Real‐time field‐programmable gate array‐based closed‐loop deep brain stimulation platform targeting cerebellar circuitry rescues motor deficits in a mouse model of cerebellar ataxia

Aims The open‐loop nature of conventional deep brain stimulation (DBS) produces continuous and excessive stimulation to patients which contributes largely to increased prevalence of adverse side effects. Cerebellar ataxia is characterized by abnormal Purkinje cells (PCs) dendritic arborization, loss of PCs and motor coordination, and muscle weakness with no effective treatment. We aim to develop a real‐time field‐programmable gate array (FPGA) prototype targeting the deep cerebellar nuclei (DCN) to close the loop for ataxia using conditional double knockout mice with deletion of PC‐specific LIM homeobox (Lhx)1 and Lhx5, resulting in abnormal dendritic arborization and motor deficits.

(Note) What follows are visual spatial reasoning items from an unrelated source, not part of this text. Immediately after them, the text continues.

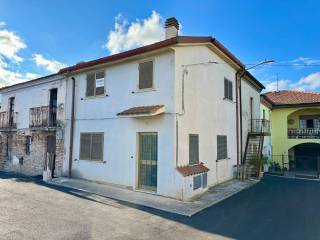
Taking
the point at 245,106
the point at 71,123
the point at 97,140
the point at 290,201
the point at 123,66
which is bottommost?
the point at 290,201

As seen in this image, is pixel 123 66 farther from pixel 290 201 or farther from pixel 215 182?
pixel 290 201

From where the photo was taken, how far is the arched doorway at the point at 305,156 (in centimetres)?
2073

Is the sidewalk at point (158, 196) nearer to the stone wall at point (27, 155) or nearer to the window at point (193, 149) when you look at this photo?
the window at point (193, 149)

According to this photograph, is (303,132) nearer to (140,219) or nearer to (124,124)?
(124,124)

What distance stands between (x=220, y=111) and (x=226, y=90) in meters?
1.43

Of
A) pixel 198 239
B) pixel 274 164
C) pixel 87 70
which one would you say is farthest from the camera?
pixel 274 164

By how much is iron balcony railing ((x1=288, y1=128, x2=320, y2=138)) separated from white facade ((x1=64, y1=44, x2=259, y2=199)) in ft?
38.2

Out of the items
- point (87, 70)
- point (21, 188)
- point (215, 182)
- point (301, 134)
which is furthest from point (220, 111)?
point (301, 134)

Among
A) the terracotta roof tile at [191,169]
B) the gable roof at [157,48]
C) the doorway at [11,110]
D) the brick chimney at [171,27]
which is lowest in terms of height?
the terracotta roof tile at [191,169]

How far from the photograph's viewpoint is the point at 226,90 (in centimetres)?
1254

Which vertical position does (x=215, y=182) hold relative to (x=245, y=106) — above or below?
below

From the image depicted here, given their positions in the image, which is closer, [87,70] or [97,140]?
[97,140]

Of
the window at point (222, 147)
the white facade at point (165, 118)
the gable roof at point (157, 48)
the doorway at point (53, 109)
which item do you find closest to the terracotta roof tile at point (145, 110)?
the white facade at point (165, 118)

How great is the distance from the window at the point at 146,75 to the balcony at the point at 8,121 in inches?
431
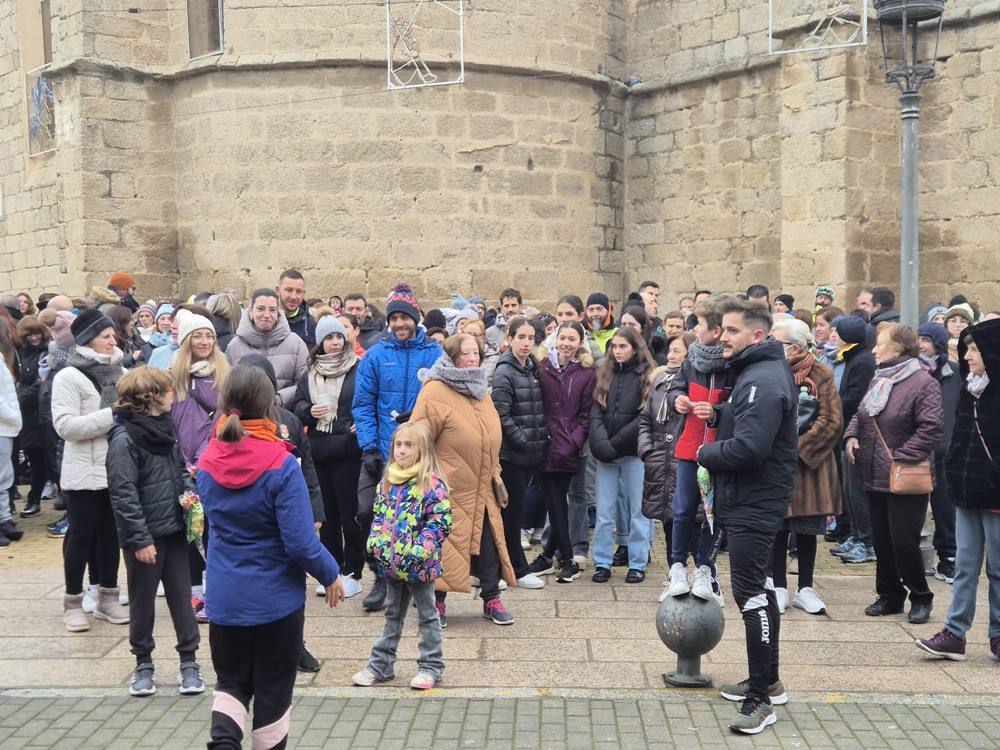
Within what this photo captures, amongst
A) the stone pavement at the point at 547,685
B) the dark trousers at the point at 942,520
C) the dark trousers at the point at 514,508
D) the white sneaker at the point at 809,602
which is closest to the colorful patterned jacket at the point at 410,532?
the stone pavement at the point at 547,685

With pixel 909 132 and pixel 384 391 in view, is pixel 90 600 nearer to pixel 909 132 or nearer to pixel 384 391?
pixel 384 391

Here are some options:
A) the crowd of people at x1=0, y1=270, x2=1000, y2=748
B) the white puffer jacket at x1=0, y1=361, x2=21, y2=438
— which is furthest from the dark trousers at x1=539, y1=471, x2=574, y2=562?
the white puffer jacket at x1=0, y1=361, x2=21, y2=438

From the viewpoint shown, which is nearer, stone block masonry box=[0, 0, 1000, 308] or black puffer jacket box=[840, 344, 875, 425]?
black puffer jacket box=[840, 344, 875, 425]

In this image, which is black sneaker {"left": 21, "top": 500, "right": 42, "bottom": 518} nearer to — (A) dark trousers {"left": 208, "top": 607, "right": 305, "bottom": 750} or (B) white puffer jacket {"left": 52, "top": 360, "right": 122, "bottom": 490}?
(B) white puffer jacket {"left": 52, "top": 360, "right": 122, "bottom": 490}

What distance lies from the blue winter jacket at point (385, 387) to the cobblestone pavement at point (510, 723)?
2.11m

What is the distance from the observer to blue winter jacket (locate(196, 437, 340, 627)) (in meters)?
4.53

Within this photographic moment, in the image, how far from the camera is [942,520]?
869cm

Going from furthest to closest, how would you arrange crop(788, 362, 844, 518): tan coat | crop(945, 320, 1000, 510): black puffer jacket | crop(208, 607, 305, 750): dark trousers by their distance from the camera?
crop(788, 362, 844, 518): tan coat → crop(945, 320, 1000, 510): black puffer jacket → crop(208, 607, 305, 750): dark trousers

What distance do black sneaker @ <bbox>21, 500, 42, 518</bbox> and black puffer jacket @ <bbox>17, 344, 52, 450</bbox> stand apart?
0.63 metres

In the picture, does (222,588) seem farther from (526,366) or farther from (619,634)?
(526,366)

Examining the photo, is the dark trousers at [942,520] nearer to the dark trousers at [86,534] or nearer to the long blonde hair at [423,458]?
the long blonde hair at [423,458]

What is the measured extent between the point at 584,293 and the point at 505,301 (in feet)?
16.5

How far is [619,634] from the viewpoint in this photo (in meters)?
7.07

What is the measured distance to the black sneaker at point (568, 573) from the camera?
27.7 ft
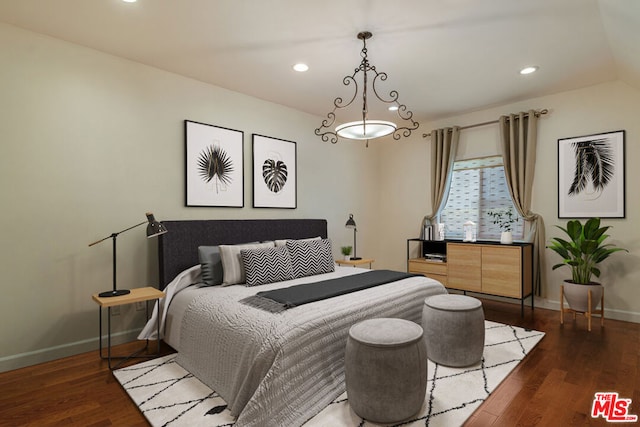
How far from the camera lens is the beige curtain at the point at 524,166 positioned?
429 centimetres

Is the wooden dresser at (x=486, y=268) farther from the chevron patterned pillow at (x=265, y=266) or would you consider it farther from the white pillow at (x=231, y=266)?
the white pillow at (x=231, y=266)

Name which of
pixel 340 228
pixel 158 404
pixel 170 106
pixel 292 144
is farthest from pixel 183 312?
pixel 340 228

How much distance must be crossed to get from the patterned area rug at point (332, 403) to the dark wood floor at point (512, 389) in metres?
0.07

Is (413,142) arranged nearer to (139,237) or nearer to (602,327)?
(602,327)

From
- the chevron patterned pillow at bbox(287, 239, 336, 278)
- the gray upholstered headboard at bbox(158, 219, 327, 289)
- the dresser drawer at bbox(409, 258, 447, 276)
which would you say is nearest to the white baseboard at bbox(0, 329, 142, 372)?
the gray upholstered headboard at bbox(158, 219, 327, 289)

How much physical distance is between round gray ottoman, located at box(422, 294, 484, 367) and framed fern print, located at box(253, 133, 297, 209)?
2.51 m

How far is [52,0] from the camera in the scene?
2357 mm

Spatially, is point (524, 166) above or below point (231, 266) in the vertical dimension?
above

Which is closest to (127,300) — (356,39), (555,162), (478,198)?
(356,39)

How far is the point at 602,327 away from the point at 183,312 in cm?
424

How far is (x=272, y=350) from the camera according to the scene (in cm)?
192

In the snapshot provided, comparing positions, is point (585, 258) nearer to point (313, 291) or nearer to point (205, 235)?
point (313, 291)

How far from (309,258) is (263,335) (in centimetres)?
162

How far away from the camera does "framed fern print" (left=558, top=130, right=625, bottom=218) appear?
381cm
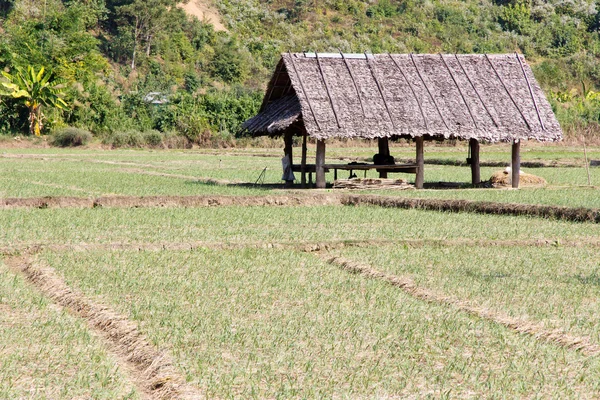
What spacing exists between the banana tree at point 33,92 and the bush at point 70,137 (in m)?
1.47

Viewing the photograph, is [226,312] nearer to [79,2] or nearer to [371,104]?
[371,104]

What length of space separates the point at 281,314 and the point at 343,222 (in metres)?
6.10

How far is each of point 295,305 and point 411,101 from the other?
40.3ft

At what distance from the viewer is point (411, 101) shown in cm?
1833

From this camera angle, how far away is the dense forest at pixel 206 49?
39812 mm

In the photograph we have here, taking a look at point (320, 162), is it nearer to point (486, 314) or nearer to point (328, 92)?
point (328, 92)

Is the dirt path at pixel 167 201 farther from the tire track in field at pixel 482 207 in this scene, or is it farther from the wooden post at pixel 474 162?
the wooden post at pixel 474 162

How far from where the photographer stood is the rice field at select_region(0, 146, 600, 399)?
4738 mm

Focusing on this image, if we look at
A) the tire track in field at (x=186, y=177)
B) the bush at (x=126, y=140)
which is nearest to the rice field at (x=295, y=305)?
the tire track in field at (x=186, y=177)

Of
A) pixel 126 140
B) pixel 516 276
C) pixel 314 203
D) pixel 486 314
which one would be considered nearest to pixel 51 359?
pixel 486 314

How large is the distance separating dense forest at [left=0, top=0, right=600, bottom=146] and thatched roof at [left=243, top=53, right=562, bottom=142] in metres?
11.8

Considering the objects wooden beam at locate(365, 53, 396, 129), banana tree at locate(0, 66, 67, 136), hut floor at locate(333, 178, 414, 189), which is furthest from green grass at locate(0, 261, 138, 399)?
banana tree at locate(0, 66, 67, 136)

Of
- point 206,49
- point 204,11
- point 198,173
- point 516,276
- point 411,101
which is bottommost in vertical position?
point 198,173

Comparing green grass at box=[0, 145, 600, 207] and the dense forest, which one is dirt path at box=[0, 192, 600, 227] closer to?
green grass at box=[0, 145, 600, 207]
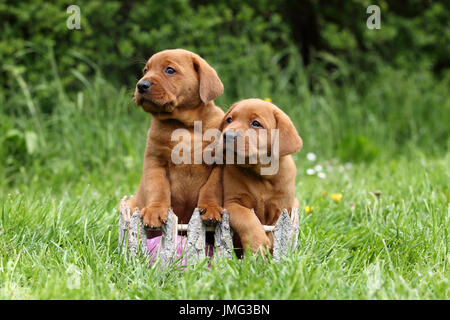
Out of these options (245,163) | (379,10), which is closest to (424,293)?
(245,163)

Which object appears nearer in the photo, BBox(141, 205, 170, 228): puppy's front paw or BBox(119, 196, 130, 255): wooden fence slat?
BBox(141, 205, 170, 228): puppy's front paw

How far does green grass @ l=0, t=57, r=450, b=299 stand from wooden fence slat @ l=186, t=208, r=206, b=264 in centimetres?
11

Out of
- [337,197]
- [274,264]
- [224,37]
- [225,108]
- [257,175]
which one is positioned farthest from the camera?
[224,37]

Methods We implanted multielectrode array in the DCN and muscles of ataxia mice. The beneficial effect of open‐loop DCN‐DBS or closed‐loop DCN‐DBS was compared by motor behavioral assessments, electromyography (EMG), and neural activities (neurospike and electroencephalogram) in freely moving mice. FPGA board, which performed complex real‐time computation, was used for closed‐loop DCN‐DBS system. Results Closed‐loop DCN‐DBS was triggered only when symptomatic muscle EMG was detected in a real‐time manner, which restored motor activities, electroencephalogram activities and neurospike properties completely in ataxia mice. Closed‐loop DCN‐DBS was more effective than an open‐loop paradigm as it reduced the frequency of DBS. Conclusion Our real‐time FPGA‐based DCN‐DBS system could be a potential clinical strategy for alleviating cerebellar ataxia and other movement disorders. Conventional open‐loop DBS provides continuous stimulation, regardless of changes in physiologic state. Our FPGA‐based closed‐loop DBS system is triggered only when symptomatic muscle EEG is detected in a real‐time manner, which reduced the frequency and time of DBS, preventing over neural stimulation that shortens the battery life of stimulator. The real‐time FPGA‐based closed‐loop DBS system demonstrates a proof‐of‐concept, supporting its potential clinical application in integrating the new generation of implantable pulse generator and external wireless wearable EEG devices for movement disorder.